* TASK TO CARRY OUT
Continue the recollection below of boyhood winters at Kincheloe Air Force Base, beginning after its last sentence.

Texas, people have come to think, owns big. Everything is bigger and better in Texas. If it's in Texas, it's the biggest. Growing up in Upper Peninsula Michigan, on an Air Force Bomber Base just outside Sault Saint Marie, I didn't know this. When I say me, I really mean we, the boys that called Kincheloe Air Force Base our home in the mid-'60s. Everything we saw around us was big, the big eight engine B-52s that roared into the air from the base, the big deep forests of northern Michigan, the big lakes, of course, they were known as "the Great Lakes", we wouldn't have argued that.

And then there were the snow storms that left us with all that wonderful fresh snow to make forts with, conduct snowball wars, yes wars, that's right, these were no mere "fights", but wars. They lasted not hours, not even days, but months. The snowball fights that began in one kid's snow-covered front yard would escalate into battles between kids on one side of Sykes Street with the kids on the other. These would then further escalate into wars involving kids from all the way around the block. The epic snowball conflicts would be conducted largely in the "big" common backyard that we all shared because the "block" was actually a large circle of duplex houses with one large unfenced "backyard" in the middle. Walls of carefully rolled snowballs would be built within throwing distance of each other with trenches dug behind them filled with heavily clad youngsters waiting for the signal to loose all icy hell and snowballs upon each other.

Truces would be made on the Big Hill. The Big Hill was, in fact, a small hill on one side of the big circle. It served as the center of our world.

We had sled races down that Big Hill. We had something we called Iceman competition there. Ice-what? You ask. We had this variation on sled races in which we had one boy lie down on a sled to steer, while a second boy would straddle the first boy with a hockey stick and attempt to push his counterpart who was attempting the same thing on another sled beside him as they raced down the Big Hill. We called it Ironman. You would be the Ironman until someone removed you from the sled you rode. It grew very much more intense as the day went on. Boys would lose their stick and jump onto the other sled to wrestle the other rider off his sled then jump back to his own to claim victory. Broken bones and teeth were just part of the fun! Being small as a boy I was always the one steering while the battle went on above me. I was never the Ironman.

* RECORDED INFORMATION
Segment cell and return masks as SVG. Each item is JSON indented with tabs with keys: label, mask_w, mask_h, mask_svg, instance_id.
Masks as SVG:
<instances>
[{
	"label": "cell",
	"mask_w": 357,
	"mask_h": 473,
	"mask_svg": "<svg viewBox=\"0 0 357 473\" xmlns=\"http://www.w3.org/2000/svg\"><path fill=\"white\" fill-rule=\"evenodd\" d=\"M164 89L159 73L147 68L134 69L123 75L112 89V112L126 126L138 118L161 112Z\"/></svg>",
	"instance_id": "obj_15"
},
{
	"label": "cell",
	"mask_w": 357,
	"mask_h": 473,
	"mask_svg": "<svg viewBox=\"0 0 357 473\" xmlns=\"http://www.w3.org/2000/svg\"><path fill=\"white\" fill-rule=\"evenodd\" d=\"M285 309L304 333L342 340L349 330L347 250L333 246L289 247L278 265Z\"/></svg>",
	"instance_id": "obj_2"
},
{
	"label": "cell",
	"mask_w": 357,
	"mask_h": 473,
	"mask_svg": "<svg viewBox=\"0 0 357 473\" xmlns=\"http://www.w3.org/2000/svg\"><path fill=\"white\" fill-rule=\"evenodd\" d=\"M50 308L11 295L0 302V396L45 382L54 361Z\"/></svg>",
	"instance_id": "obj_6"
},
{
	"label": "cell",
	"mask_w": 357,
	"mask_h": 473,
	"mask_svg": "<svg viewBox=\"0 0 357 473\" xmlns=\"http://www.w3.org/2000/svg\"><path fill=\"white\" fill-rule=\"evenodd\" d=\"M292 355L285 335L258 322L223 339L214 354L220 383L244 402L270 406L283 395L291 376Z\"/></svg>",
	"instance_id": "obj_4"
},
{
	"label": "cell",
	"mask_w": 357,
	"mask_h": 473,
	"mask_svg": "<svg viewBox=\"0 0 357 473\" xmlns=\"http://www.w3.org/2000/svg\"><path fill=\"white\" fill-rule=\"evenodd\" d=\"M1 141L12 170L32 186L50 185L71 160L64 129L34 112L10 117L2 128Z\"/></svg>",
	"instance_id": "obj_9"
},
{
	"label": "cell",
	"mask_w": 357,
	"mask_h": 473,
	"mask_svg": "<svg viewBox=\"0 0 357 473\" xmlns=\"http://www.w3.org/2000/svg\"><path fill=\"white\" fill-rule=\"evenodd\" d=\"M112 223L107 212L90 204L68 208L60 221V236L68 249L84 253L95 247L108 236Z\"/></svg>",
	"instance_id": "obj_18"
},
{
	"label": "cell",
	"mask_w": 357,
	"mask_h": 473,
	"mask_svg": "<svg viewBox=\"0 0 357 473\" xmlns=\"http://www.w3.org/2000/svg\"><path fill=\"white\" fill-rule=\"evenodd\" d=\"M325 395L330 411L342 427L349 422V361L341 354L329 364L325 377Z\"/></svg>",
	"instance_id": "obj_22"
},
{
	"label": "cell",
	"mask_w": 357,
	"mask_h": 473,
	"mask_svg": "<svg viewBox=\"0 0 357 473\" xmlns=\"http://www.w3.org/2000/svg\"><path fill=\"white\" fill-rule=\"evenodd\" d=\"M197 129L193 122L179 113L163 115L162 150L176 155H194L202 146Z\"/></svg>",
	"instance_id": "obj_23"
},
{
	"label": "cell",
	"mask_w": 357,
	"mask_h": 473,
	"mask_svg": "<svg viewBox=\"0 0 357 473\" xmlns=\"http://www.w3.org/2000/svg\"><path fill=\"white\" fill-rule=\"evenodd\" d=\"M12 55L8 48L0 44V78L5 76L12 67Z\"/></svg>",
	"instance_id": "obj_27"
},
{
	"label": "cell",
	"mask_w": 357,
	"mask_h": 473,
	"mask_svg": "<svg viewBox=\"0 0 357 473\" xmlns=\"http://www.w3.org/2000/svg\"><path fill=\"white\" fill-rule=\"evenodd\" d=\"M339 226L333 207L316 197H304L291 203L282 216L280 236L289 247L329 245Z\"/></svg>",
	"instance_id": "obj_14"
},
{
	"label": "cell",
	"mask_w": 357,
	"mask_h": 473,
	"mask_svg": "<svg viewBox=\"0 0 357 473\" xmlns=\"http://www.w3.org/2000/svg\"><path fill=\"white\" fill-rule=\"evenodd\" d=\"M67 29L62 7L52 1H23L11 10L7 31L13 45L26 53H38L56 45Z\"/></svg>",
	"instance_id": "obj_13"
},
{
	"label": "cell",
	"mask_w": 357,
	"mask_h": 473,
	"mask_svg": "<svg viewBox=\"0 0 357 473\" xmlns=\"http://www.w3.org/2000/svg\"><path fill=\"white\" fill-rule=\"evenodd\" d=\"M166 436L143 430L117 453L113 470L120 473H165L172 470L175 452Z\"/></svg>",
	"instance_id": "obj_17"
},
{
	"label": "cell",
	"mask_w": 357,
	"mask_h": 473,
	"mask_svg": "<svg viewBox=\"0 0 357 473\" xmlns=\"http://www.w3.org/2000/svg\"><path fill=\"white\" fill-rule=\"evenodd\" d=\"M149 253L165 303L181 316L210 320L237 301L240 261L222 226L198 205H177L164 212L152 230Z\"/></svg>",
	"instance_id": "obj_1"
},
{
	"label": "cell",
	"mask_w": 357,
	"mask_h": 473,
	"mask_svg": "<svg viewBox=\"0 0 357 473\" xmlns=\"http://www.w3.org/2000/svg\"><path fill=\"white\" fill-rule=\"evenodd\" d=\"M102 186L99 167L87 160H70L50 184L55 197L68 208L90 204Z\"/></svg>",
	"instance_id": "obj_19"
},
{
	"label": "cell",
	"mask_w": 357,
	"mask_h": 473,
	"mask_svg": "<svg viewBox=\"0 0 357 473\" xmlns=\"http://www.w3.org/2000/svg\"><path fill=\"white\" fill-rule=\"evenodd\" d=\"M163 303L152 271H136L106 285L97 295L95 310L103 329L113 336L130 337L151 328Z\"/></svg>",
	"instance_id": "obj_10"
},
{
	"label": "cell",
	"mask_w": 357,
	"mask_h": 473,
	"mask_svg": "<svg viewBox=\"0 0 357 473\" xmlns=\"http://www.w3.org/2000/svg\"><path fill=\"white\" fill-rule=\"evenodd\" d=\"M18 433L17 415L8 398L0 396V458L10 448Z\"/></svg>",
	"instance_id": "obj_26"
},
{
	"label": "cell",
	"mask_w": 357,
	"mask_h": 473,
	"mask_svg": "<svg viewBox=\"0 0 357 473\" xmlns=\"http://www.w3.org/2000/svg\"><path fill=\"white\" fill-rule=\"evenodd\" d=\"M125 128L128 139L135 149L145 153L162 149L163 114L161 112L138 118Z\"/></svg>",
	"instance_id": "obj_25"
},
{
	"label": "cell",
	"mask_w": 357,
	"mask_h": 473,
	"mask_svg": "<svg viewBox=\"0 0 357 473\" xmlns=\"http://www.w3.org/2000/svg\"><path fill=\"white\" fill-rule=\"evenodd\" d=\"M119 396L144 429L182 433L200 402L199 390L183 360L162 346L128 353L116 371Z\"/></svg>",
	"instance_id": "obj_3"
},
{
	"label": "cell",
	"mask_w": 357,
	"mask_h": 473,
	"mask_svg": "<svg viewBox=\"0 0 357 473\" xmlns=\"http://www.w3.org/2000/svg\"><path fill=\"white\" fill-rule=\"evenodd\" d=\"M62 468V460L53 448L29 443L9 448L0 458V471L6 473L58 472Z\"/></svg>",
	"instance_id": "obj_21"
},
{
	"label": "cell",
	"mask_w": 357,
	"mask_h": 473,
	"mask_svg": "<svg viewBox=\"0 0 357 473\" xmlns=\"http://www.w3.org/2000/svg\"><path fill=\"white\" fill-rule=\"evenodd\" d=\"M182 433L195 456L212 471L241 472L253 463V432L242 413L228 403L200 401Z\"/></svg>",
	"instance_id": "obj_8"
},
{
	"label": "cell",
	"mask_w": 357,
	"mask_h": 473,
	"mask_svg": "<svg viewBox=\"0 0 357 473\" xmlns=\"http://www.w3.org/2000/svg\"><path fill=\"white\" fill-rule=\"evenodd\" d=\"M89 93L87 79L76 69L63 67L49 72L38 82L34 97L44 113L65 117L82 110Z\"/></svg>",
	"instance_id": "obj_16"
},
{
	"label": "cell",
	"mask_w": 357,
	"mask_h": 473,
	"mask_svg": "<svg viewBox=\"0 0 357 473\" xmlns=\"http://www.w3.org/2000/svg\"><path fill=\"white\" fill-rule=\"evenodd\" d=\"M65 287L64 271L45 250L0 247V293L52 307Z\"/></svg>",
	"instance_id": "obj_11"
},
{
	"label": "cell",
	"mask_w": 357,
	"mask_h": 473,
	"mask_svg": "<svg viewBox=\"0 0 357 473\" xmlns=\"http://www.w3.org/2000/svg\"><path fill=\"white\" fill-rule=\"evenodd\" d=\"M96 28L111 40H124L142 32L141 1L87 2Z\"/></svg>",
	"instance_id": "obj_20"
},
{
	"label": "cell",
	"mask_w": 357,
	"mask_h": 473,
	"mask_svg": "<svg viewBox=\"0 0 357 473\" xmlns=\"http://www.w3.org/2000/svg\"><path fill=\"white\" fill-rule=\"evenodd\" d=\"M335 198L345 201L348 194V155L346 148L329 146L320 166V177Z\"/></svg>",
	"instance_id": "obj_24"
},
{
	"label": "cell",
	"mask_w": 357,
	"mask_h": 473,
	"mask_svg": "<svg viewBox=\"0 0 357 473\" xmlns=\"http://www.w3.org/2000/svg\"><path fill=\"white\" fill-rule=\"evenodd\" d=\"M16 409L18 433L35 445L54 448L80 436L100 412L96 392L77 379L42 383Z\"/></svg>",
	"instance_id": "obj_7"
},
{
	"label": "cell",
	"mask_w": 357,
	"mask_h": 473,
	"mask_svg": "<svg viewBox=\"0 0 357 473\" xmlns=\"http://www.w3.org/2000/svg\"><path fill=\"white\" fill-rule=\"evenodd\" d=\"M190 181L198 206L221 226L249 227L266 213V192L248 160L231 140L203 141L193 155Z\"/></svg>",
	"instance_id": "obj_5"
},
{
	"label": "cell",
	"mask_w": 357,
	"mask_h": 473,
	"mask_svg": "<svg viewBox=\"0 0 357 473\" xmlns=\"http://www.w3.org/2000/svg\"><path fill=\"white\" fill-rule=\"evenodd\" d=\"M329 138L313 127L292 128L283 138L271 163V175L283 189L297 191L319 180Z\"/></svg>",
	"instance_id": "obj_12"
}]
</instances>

* RESULT
Big Hill was the place where the only trees grew in the Big Backyard. As we flew kites many times, though they were the only trees to be seen, we managed to get our kites stuck in them. Odd though it is, I have no memories of those trees with leaves. I can vividly see Big Hill in my mind. The houses were closest to it. The trees. Snow covering it. The trees. But no pictures in my mind whatsoever of those trees on Big Hill with leaves.

Perhaps, this is why.

Among the sled races, hanging out, wagon races, and Ironman atop Big Hill, there is one event that stands out in my mind. One that changed me forever. We were innocent, though somewhat wild and crazy boys living in a time where boys were indeed just that. Boys. We had no interest in T.V. for more than a short Bugs Bunny cartoon. We did like to watch "Combat", "Rat Patrol", and a John Wayne movie, whether it be John Wayne the cowboy or John Wayne the

Flying Tiger, or John Wayne on the beach at Wake Island. It was all good. But hours of mindless T.V. watching? Not us. We were outside on Big Hill working at being boys by playing at being men. We were outside until our fathers yelled for us to come in... Biiillllleeeeee! I can still hear my Dads voice thundering through the night calling me to come home. Boys always stayed out too late. OK, at least I did. I wasn't getting in trouble, I was playing. I wasn't in danger of being abducted, it was the mid-60s. We were innocent. So was my world, until that day on Big Hill.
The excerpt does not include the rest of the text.